La plateforme spécifique, PIVAN-POPP, développée par le LITIS pour la correction manuelle des données océrisées par la machine sera ensuite présentée. Cette plateforme web constitue un élément essentiel pour la collaboration entre les partenaires en proposant une interface de visualisation IIIF avancée en mode image, et un éditeur/correcteur de transcriptions synchrone du visualiseur. Cette plateforme permet de réaliser des annotations massives indispensables aux techniques d'apprentissage machine, et de contrôler les résultats de reconnaissance automatique.
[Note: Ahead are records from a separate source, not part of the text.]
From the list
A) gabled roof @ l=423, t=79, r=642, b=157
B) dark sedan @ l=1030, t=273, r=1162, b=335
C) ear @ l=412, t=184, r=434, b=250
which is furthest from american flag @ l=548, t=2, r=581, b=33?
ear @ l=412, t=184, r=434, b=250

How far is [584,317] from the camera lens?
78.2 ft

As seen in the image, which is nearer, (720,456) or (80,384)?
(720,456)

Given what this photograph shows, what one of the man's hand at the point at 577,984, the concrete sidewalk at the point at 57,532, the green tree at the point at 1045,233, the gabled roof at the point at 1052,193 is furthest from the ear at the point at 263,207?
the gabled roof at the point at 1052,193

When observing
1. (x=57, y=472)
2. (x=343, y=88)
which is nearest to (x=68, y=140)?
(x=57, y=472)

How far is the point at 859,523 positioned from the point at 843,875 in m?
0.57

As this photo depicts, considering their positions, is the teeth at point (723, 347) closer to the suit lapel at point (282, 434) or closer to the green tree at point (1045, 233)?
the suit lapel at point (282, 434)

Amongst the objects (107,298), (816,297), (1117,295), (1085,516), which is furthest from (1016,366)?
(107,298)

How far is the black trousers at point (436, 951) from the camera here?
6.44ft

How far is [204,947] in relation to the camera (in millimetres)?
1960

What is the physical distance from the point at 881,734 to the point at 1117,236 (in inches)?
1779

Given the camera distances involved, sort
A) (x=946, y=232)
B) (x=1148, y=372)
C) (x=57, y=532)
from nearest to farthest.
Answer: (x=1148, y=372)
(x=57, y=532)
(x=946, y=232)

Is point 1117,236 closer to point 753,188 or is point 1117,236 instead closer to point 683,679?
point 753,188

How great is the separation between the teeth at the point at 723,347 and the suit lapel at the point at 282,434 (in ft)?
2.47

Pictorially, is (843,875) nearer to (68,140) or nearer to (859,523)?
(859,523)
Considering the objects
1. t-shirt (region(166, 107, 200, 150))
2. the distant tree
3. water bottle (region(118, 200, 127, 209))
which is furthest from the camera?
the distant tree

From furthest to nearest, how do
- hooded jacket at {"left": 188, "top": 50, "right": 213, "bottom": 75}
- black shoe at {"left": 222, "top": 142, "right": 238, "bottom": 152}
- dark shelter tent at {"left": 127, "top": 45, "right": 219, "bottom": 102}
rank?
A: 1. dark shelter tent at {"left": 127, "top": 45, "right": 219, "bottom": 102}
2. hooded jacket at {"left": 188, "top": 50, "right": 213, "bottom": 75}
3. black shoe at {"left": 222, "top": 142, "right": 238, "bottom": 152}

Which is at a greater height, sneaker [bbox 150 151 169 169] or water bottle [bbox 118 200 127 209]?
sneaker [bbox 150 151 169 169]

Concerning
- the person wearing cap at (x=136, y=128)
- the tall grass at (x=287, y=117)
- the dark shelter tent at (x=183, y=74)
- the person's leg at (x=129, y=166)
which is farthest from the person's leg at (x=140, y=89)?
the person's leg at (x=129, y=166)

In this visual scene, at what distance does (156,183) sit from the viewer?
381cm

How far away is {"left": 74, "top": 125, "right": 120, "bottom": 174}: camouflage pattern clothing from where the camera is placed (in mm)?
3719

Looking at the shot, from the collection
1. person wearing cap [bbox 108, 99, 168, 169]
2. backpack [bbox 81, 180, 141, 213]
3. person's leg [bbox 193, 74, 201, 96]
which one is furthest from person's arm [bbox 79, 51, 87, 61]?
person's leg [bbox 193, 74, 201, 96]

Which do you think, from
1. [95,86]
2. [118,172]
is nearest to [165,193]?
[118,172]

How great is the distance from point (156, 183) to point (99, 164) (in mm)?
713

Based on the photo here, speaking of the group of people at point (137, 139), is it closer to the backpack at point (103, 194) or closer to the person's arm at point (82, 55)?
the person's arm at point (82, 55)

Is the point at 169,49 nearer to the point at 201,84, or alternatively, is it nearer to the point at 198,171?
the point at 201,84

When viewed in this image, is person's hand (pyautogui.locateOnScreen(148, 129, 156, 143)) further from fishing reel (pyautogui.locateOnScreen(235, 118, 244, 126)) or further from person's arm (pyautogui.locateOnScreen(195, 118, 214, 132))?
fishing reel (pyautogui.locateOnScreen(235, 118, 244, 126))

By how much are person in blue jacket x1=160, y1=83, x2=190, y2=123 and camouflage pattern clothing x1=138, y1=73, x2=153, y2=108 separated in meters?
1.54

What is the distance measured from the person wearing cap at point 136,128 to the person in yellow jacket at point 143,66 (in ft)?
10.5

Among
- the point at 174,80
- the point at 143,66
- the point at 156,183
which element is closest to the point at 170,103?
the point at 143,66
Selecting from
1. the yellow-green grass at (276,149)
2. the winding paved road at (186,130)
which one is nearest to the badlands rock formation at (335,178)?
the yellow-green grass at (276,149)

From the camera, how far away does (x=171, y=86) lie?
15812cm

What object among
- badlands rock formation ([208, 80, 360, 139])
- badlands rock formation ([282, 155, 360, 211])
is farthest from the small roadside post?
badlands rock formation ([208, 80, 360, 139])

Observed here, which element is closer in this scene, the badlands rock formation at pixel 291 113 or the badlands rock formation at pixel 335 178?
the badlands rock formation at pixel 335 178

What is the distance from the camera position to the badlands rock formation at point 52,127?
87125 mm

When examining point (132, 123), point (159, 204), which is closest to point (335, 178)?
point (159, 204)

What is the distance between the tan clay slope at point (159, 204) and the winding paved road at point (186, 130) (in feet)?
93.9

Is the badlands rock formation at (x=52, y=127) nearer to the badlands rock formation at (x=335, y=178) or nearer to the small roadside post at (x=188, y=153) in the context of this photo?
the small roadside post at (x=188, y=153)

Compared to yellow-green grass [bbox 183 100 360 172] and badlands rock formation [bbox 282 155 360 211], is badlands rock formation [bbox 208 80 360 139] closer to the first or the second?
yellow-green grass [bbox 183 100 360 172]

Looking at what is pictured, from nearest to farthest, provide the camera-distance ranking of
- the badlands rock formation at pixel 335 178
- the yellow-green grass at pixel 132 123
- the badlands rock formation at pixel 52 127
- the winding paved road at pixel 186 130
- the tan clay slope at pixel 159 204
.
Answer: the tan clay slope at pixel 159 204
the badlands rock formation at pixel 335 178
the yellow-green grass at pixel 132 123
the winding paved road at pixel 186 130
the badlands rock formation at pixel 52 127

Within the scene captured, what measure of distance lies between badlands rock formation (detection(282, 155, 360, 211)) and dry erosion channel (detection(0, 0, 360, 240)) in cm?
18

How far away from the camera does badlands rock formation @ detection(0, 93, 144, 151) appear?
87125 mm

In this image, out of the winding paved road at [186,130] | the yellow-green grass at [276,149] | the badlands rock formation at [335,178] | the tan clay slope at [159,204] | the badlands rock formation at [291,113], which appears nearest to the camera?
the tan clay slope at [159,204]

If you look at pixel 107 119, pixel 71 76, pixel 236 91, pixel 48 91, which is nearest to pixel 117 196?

Les liens entre l'équipe informatique du LITIS et les chercheurs en SHS et documentalistes pour la construction de la base de données seront alors concrètement explicités.
Références
Brée S. 2017, Paris l'inféconde, La limitation des naissances en région parisienne au XIXe siècle, Paris, INED.
Brée S., 2015, La population de la région parisienne au XIXe siècle, Démographie et Société n°6
Coquenet D., Chatelain C., Paquet T., 2020, Recurrence-free unconstrained handwritten text recognition using gated fully convolutional network, 17th International Conference on Frontiers in Handwriting Recognition (ICFHR), pp. 19-24.
Soullard Y., Swaileh W., Tranouez P., Paquet T., Chatelain C., 2019, Improving Text Recognition using Optical and Language Model Writer Adaptation, ICDAR, pp. 1175-1180, Sydney.